Break-up of EU currency union would lead to chaos

 

Austrian and Finnish ministers should be wary of making rash statements on the future of the euro, writes JOHN BRUTON

AUSTRIAN FOREIGN minister Michael Spindelegger is reported as having said recently that “we need the possibility to throw someone out of the monetary union”. And the Finnish foreign minister Erkki Tuomioja has been quoted as saying “the break-up of the euro does not mean the end of the EU. It could function better”.

Both men should read a paper by a man who actually has some direct recent experience of what happens after the breaking up of monetary unions.

He is Anders Aslund, and he worked as an adviser to the Russian government during the break-up of the rouble currency union between 1991 and 1994. The rouble had been the common currency of the former Soviet Union.

Aslund’s paper is published on the website of the Washington-based Peterson Institute of International Economics.

The first thing to say about what the two foreign ministers are advocating is that it is illegal. A country cannot be expelled from the euro under the existing treaties, and those treaties cannot be amended without the consent of all 27 EU states. This is no mere legalistic point. The EU has no police force to enforce the provisions of its treaties on those who have signed up to them. The entire existence of the EU rests on the voluntary acceptance of the rules laid down in the EU treaties by everybody. If this is called into question, as it would be if an attempt was made to remove a country from the euro, the whole basis of the EU itself ceases to have any meaning.

## Written task 1
Copy the passage of the article on the euro starting at "Both men should" and ending at "of International Economics.".
## Written task 2
According to the article on the euro, why is the illegality of expelling a country from the euro more than a mere legalistic point? Answer in one to three sentences.

## Extracted information
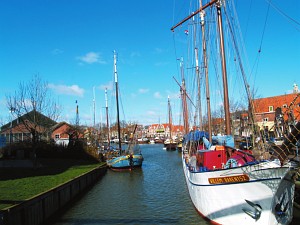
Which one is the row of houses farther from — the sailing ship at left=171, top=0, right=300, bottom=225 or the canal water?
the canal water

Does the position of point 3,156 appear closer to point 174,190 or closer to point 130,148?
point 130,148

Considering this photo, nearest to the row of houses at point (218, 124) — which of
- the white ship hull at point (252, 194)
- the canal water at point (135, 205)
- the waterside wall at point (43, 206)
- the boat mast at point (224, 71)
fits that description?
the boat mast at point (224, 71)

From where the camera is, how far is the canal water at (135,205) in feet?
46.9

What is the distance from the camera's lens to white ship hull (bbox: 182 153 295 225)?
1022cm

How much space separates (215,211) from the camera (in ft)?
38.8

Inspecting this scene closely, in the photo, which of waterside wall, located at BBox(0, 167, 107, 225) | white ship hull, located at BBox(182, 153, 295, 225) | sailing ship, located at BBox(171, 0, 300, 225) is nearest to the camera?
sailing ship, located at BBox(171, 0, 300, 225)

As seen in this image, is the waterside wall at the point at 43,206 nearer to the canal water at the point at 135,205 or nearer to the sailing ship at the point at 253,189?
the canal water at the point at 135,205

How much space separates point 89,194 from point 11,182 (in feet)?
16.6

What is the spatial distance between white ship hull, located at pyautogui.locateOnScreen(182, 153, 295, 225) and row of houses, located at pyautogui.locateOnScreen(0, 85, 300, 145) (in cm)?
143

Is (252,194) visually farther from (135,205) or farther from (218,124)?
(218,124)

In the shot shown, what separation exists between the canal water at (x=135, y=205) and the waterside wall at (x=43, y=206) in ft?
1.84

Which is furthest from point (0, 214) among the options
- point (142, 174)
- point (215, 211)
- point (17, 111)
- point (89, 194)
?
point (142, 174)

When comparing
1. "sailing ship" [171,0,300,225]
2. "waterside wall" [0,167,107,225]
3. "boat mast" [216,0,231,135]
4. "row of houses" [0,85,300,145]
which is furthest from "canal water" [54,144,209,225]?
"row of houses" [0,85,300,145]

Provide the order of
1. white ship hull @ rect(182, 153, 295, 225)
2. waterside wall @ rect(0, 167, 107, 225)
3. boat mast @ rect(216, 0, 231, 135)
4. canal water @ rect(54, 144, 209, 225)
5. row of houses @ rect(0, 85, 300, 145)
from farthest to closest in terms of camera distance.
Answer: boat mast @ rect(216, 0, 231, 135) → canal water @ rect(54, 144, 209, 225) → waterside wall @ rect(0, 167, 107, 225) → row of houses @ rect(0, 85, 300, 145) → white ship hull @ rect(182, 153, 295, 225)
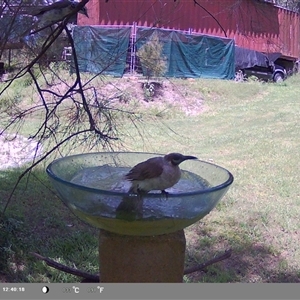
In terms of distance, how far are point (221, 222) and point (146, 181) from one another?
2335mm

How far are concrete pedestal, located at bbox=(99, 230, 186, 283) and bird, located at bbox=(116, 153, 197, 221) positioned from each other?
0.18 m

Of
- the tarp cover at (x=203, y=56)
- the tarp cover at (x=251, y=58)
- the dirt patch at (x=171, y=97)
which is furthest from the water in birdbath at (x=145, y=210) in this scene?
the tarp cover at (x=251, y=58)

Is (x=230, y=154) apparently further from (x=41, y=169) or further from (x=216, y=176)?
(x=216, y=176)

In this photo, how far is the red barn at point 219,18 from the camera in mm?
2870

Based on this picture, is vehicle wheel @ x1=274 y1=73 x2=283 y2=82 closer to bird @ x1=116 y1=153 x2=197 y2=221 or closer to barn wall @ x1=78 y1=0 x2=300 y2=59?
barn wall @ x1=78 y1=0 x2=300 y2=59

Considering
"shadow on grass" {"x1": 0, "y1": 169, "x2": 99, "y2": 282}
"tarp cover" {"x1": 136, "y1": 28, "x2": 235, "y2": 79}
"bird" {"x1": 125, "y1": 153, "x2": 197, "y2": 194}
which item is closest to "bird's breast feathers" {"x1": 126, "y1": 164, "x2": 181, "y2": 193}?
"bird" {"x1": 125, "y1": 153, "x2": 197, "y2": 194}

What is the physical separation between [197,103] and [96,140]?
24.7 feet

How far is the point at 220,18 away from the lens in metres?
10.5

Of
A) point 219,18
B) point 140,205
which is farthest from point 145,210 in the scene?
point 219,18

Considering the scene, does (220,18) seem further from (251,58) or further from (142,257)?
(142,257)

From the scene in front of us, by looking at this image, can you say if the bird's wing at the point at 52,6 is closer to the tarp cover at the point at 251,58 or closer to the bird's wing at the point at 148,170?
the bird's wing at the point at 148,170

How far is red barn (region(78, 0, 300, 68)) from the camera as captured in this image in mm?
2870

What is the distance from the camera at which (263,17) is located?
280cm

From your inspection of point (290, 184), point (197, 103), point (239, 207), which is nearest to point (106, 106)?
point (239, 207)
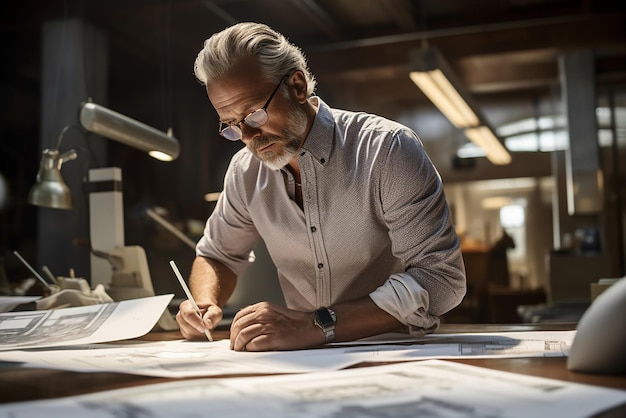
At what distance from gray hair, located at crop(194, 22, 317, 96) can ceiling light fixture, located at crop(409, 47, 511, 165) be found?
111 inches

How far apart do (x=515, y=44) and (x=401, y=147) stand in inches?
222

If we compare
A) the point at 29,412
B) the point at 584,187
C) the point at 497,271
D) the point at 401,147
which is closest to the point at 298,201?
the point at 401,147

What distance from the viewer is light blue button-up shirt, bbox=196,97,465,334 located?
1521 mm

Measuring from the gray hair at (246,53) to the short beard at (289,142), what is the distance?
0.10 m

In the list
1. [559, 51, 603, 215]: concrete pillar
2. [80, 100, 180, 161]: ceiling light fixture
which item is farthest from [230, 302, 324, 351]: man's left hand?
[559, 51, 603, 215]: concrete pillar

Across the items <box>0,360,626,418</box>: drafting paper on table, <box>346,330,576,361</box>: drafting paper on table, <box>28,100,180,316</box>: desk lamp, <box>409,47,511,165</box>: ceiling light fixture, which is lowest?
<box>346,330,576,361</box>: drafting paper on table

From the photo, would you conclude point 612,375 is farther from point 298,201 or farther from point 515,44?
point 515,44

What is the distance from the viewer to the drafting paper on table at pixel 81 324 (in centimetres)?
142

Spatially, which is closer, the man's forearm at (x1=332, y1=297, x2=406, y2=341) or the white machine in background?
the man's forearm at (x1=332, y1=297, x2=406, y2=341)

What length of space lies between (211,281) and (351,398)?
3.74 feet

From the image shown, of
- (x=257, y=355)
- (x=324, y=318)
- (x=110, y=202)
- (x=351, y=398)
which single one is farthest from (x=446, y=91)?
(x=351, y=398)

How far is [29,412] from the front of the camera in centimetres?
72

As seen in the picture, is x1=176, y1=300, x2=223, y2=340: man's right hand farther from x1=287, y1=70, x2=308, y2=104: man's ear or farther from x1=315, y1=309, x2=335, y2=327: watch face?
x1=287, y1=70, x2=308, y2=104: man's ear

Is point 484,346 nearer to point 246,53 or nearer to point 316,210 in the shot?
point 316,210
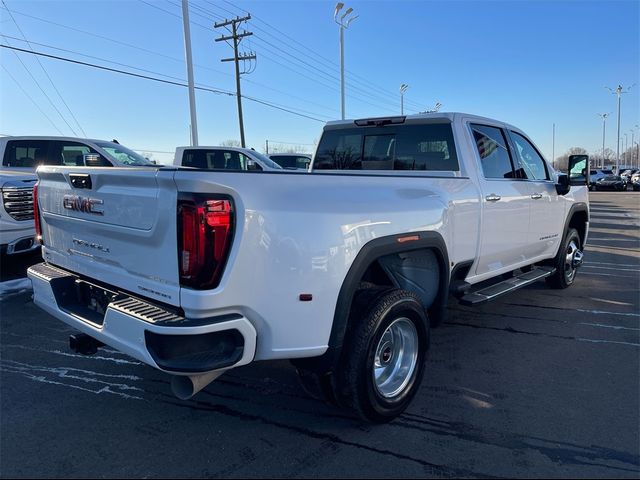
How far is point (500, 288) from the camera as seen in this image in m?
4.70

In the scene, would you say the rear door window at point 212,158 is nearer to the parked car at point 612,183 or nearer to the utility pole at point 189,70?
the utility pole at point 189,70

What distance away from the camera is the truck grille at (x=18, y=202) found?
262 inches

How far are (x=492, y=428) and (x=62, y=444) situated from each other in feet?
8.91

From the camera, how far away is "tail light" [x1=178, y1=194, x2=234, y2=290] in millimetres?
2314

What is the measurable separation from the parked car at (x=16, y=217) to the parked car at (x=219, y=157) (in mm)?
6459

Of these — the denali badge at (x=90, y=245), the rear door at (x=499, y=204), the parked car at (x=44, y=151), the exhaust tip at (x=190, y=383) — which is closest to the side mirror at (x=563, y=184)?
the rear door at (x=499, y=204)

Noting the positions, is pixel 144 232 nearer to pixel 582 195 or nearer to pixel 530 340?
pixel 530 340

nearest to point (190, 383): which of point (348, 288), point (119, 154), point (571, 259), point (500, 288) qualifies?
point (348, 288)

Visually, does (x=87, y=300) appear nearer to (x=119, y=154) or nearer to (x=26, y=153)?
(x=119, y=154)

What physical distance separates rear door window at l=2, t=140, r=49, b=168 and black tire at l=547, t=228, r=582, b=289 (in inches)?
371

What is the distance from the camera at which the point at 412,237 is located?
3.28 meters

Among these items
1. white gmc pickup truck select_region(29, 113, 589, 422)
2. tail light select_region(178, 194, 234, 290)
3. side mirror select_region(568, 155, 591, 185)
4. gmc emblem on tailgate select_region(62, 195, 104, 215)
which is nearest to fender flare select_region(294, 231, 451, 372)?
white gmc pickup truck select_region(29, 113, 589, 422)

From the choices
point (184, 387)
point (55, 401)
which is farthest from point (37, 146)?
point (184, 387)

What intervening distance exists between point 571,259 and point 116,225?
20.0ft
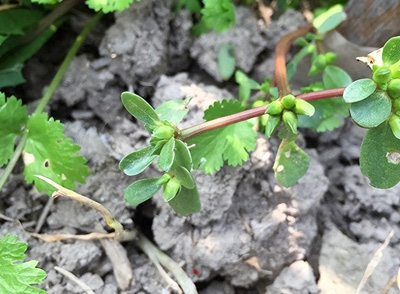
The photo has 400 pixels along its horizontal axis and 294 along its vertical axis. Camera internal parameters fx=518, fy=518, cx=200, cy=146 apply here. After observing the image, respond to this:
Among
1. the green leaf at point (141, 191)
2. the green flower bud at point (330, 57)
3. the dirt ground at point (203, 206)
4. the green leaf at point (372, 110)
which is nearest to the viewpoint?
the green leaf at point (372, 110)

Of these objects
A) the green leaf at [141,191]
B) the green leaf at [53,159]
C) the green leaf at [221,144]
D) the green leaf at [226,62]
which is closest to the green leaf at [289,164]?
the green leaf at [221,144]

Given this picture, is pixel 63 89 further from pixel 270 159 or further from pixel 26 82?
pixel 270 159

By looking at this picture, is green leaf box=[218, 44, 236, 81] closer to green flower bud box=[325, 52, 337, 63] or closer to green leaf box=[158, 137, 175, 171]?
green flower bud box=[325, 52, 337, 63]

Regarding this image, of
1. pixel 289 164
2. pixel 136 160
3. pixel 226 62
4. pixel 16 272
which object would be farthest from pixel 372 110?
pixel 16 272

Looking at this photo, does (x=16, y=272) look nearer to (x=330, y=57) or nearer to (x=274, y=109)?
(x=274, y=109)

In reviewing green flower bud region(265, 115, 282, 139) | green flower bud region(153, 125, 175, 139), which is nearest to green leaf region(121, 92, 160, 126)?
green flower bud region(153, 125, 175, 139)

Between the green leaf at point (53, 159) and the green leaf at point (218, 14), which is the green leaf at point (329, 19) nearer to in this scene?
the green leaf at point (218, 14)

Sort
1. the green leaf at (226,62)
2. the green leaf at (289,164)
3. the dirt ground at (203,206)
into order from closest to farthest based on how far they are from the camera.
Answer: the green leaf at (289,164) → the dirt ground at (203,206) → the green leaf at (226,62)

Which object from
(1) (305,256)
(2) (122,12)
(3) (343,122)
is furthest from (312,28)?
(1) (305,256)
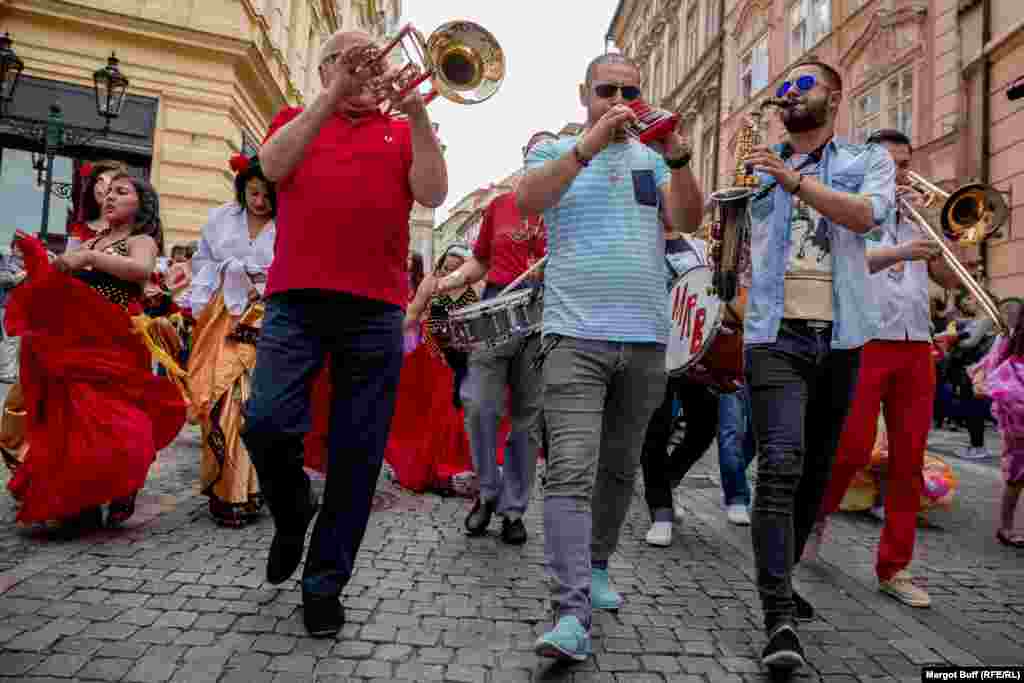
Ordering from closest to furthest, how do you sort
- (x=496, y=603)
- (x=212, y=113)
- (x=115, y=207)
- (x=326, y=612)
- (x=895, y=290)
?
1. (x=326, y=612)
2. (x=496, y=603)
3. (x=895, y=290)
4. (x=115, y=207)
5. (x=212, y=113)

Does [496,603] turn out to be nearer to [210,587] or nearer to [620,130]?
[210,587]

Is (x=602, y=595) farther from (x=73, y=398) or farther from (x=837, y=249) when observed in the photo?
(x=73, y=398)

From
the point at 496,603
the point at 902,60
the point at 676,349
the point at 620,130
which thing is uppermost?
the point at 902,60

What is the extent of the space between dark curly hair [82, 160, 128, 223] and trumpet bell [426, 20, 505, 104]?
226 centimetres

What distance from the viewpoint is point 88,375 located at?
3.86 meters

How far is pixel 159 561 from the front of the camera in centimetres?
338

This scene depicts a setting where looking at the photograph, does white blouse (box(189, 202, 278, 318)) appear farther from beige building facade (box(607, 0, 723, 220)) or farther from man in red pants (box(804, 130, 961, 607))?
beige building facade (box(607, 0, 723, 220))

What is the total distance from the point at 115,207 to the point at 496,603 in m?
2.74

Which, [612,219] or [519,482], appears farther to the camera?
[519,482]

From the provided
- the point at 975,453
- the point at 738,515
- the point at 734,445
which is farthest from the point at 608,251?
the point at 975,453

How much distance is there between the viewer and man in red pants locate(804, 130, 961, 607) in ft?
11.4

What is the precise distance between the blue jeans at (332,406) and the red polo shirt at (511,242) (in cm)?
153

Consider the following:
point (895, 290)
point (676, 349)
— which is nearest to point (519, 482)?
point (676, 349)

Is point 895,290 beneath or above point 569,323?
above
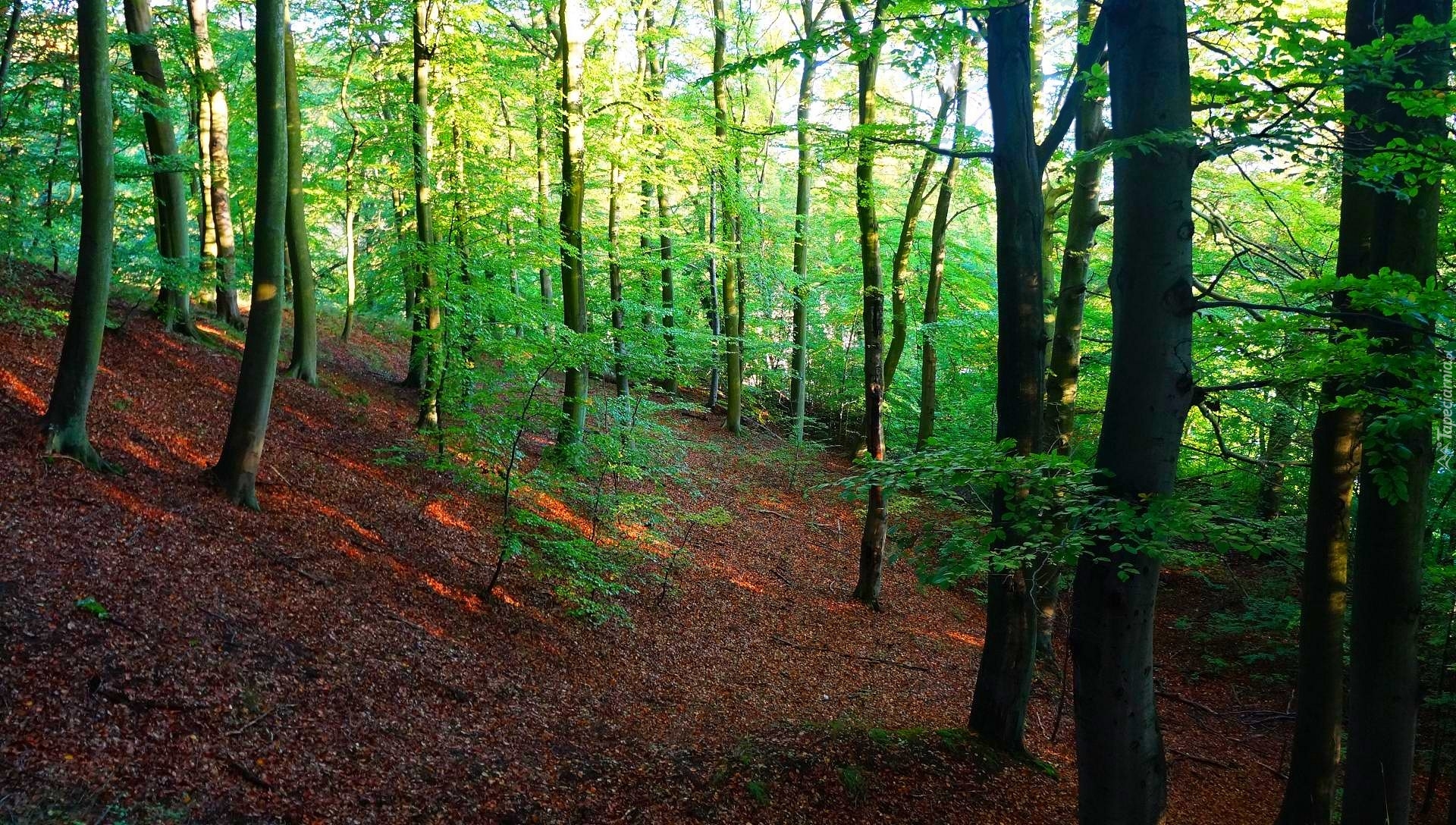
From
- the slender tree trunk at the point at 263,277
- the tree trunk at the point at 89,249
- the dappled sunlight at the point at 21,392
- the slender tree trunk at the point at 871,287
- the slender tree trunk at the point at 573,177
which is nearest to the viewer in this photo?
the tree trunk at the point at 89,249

## Full response 1
Both men should read a paper by a man who actually has some direct recent experience of what happens after the breaking up of monetary unions.

He is Anders Aslund, and he worked as an adviser to the Russian government during the break-up of the rouble currency union between 1991 and 1994. The rouble had been the common currency of the former Soviet Union.

Aslund’s paper is published on the website of the Washington-based Peterson Institute of International Economics.

## Full response 2
The EU has no police force to enforce its treaties, so its entire existence rests on everyone's voluntary acceptance of the treaty rules. An attempt to remove a country from the euro would call that acceptance into question, and the whole basis of the EU would then cease to have any meaning.